The sum of the first 10 terms of an arithmetic series is 145 and the sum of its fourth and ninth term is five times the third the..determine the first term and constant difference
To determine the first term and constant difference of the arithmetic series, we can use the given information about the sum of the first 10 terms and the relationship between the fourth, ninth, and third terms.
Let's break down the problem step by step:
Step 1: Find the formula for the sum of an arithmetic series.
The formula for the sum of an arithmetic series is given by:
S = (n/2) * (2a + (n-1)d)
where:
S is the sum of the series
n is the number of terms in the series
a is the first term of the series
d is the constant difference between the terms
Step 2: Use the given sum of the first 10 terms to find the equation.
We are told that the sum of the first 10 terms is 145. Substituting this information into the arithmetic series formula:
145 = (10/2) * (2a + (10 - 1)d)
Simplifying further:
145 = 5(2a + 9d)
29 = 2a + 9d -- Equation 1
Step 3: Use the given relationship between the fourth, ninth, and third terms to find the equation.
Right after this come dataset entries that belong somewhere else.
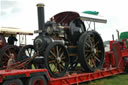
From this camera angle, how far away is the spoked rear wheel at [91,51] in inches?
289

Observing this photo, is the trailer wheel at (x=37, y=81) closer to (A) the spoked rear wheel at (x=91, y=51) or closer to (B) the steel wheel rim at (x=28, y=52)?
(A) the spoked rear wheel at (x=91, y=51)

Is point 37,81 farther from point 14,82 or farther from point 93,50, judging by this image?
point 93,50

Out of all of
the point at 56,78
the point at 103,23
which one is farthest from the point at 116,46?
the point at 56,78

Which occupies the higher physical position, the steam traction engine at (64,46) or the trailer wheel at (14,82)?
the steam traction engine at (64,46)

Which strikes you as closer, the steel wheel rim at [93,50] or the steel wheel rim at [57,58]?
the steel wheel rim at [57,58]

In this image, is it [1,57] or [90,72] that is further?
[1,57]

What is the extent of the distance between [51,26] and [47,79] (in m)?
1.97

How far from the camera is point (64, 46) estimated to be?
6918 mm

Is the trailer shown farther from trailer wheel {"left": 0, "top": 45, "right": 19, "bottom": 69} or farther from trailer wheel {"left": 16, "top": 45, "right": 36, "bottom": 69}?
trailer wheel {"left": 0, "top": 45, "right": 19, "bottom": 69}

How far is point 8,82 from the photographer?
4887 mm

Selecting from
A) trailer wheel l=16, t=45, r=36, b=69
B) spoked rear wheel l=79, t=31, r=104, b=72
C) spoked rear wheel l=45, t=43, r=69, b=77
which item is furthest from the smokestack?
spoked rear wheel l=79, t=31, r=104, b=72

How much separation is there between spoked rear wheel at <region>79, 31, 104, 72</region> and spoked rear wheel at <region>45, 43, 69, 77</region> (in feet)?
2.35

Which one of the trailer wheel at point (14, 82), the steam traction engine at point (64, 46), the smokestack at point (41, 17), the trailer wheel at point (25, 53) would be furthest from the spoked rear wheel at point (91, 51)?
the trailer wheel at point (14, 82)

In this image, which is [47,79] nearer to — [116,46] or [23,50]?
[23,50]
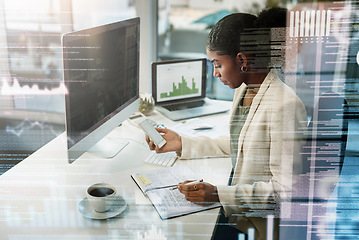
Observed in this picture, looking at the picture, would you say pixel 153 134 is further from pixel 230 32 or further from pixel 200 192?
pixel 230 32

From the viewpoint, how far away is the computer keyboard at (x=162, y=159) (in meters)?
1.21

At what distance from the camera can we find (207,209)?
949 millimetres

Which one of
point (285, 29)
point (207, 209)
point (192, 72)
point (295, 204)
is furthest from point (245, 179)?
point (192, 72)

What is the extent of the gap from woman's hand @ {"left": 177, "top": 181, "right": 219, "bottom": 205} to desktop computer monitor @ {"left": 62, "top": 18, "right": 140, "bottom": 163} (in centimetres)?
36

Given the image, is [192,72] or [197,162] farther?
[192,72]

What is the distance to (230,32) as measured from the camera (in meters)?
0.88

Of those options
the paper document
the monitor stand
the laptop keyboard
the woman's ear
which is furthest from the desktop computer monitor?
the woman's ear

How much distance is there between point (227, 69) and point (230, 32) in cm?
11

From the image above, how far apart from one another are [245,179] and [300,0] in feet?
1.73

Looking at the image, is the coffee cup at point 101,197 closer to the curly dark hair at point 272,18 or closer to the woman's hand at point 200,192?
the woman's hand at point 200,192

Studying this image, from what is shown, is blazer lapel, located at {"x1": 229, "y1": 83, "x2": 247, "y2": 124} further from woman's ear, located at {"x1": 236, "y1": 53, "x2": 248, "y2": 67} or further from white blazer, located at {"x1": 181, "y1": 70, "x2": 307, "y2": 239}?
woman's ear, located at {"x1": 236, "y1": 53, "x2": 248, "y2": 67}

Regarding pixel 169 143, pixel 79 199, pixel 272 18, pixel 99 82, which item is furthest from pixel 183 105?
pixel 272 18

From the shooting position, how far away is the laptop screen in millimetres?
1695

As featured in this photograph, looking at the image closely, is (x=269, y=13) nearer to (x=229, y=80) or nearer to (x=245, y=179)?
(x=229, y=80)
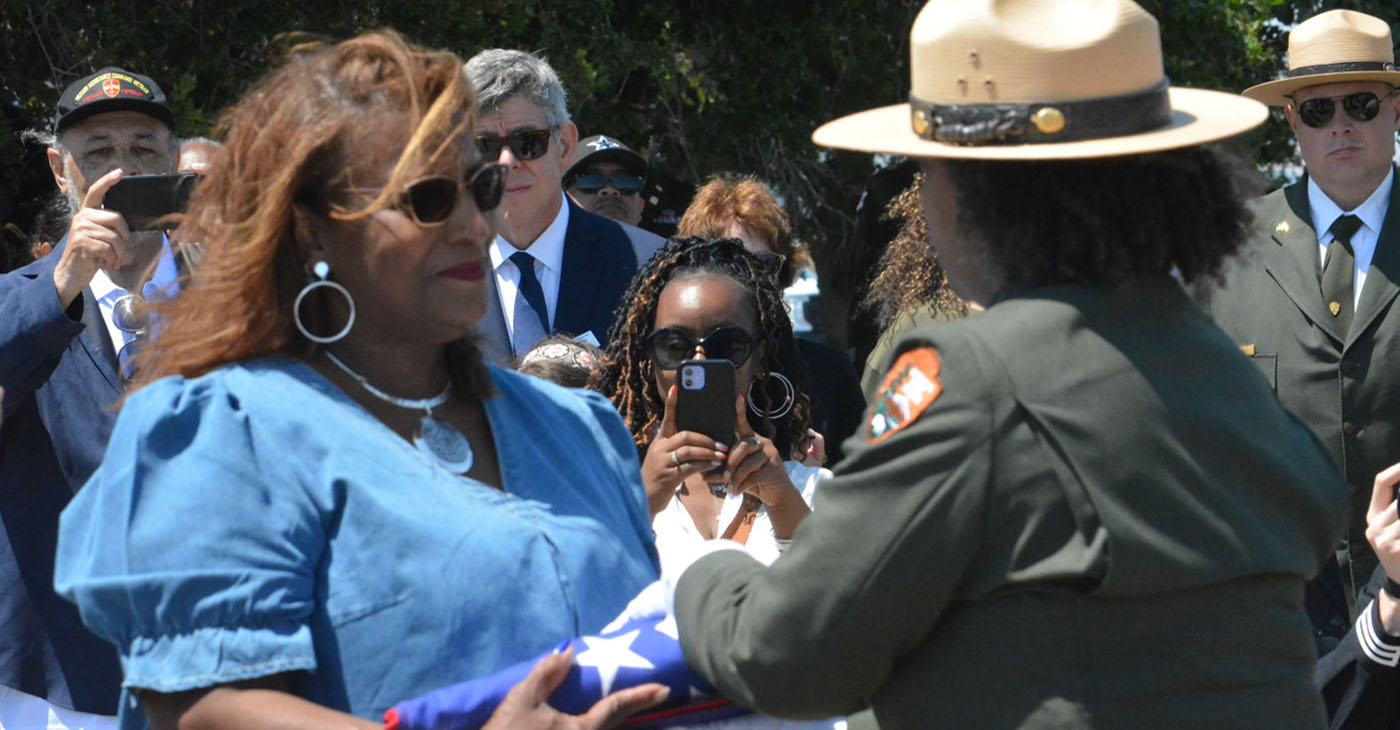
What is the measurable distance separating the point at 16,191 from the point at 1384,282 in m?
5.71

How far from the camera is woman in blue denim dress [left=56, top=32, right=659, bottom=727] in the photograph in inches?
83.4

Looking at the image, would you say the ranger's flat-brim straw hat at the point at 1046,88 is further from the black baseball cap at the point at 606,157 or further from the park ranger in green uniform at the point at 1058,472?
the black baseball cap at the point at 606,157

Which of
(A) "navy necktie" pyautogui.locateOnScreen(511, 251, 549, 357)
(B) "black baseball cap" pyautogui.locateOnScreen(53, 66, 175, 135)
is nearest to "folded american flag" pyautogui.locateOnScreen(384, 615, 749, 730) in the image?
(A) "navy necktie" pyautogui.locateOnScreen(511, 251, 549, 357)

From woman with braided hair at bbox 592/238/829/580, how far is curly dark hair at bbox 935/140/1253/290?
1.41 meters

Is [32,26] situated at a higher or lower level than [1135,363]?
lower

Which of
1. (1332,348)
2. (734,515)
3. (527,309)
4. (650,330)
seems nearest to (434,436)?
(734,515)

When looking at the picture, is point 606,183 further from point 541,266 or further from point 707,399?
point 707,399

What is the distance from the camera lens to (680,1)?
9523 millimetres

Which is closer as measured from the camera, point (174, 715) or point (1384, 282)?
point (174, 715)

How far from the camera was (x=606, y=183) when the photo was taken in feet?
20.8

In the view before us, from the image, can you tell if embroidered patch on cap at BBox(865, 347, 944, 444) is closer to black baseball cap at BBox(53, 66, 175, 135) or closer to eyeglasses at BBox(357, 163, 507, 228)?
eyeglasses at BBox(357, 163, 507, 228)

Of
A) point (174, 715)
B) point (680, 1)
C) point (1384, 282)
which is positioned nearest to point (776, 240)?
point (1384, 282)

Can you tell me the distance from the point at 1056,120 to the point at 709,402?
157 centimetres

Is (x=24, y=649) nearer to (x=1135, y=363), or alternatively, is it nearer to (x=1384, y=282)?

We are told that the sum of the fourth and ninth term is five times the third term. Let's represent these terms as:
Third term: a + 2d -- Equation 2
Fourth term: a + 3d
Ninth term: a + 8d
According to the given information:
(a + 3d) + (a + 8d) = 5(a + 2d)
Simplifying the equation:
2a + 11d = 5a + 10d
-3a = -d
d = 3a -- Equation 3
Step 4: Solve the system of equations.
Now, we can substitute Equation 3 into Equation 1 to solve for a and d:
29 = 2a + 9(3a)
29 = 2a + 27a
29 = 29a
a = 1
Using this value of a, we can find d:
d = 3a
d = 3(1)
d = 3
Therefore, the first term of the arithmetic series is 1 and the constant difference is 3.
10/2(2a+9d) = 145
a+3d + a+8d = 5(a+2d)
a=1
d=3
To find the first term (a) and the common difference (d) of an arithmetic series, we can use the given information.
Let's first find the sum of the arithmetic series using the formula:
Sn = n/2 * (2a + (n-1)d)
where Sn represents the sum of the first n terms, a is the first term, and d is the common difference.
From the given information:
1) Sum of the first 10 terms = 145:
145 = 10/2 * (2a + (10-1)d)
145 = 5 * (2a + 9d)
29 = 2a + 9d ...........(Equation 1)
2) Sum of the fourth and ninth term is five times the third term:
a + 3d + a + 8d = 5(a + 2d)
2a + 11d = 5a + 10d
5d = 3a ...........(Equation 2)
Now, we have a system of equations (Equation 1 and Equation 2) that we can solve to find the values of a and d.
To do so, let's isolate a in Equation 2:
3a = 5d
a = 5/3 * d
Substitute this value of a into Equation 1:
29 = 2(5/3 * d) + 9d
29 = 10/3 * d + 9d
87 = 10d + 27d
87 = 37d
Now, solve for d:
d = 87/37
d = 2.3514 (approximately)
Substitute the value of d back into Equation 2 to find a:
a = 5/3 * (2.3514)
a = 3.9189 (approximately)
Therefore, the first term (a) is approximately 3.9189 and the common difference (d) is approximately 2.3514.